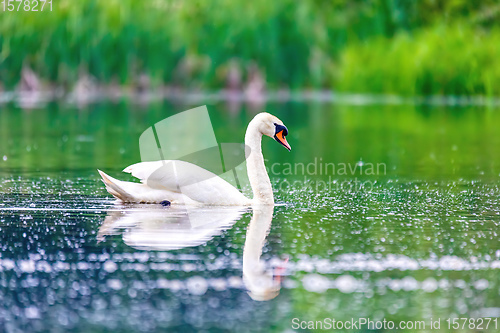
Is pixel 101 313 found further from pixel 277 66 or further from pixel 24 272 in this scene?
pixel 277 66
·····
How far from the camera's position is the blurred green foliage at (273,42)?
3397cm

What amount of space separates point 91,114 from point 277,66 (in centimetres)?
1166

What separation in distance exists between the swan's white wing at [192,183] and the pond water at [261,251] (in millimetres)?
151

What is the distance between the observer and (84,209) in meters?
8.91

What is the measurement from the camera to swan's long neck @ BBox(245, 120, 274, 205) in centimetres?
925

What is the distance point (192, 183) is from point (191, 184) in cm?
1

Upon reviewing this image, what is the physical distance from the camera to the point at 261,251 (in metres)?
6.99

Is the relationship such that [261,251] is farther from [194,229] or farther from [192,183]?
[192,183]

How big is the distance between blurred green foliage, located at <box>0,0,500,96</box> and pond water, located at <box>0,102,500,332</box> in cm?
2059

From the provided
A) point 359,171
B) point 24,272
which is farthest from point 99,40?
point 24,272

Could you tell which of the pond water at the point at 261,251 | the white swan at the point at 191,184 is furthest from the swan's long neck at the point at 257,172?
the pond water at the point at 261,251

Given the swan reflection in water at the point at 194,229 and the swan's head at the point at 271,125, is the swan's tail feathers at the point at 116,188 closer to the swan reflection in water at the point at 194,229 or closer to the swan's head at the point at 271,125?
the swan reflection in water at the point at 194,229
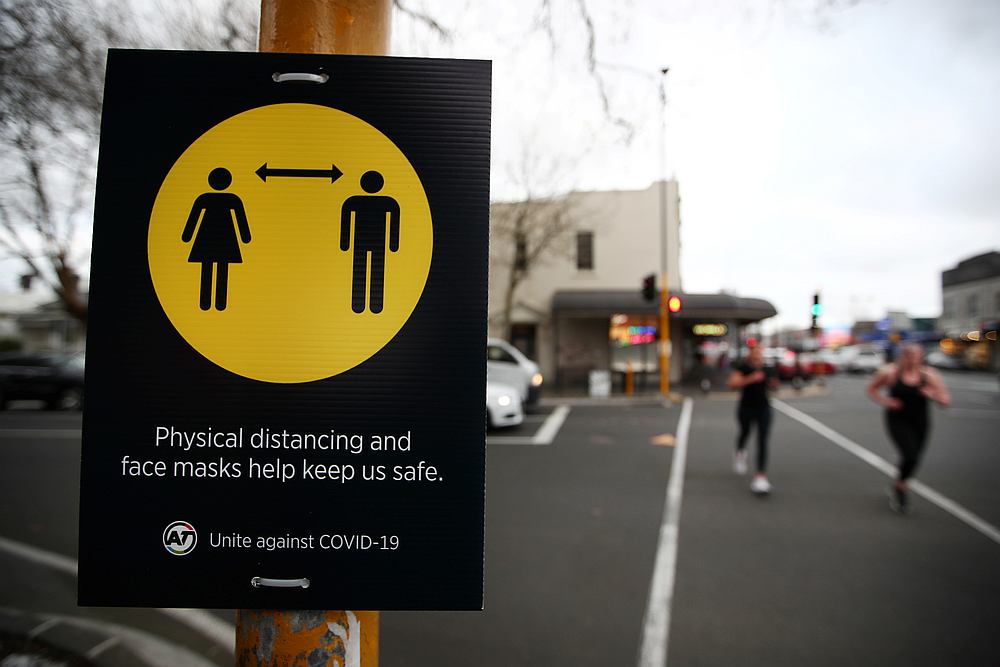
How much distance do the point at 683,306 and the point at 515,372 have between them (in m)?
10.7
·····
_Brief_: Pick out every line in the material above that contains the word "which", and copy each of those lines in full.

_Task answer_:
which is farthest from point 99,40?
Could you tell which of the pond water at the point at 261,251 | the white swan at the point at 191,184 is furthest from the swan's long neck at the point at 257,172?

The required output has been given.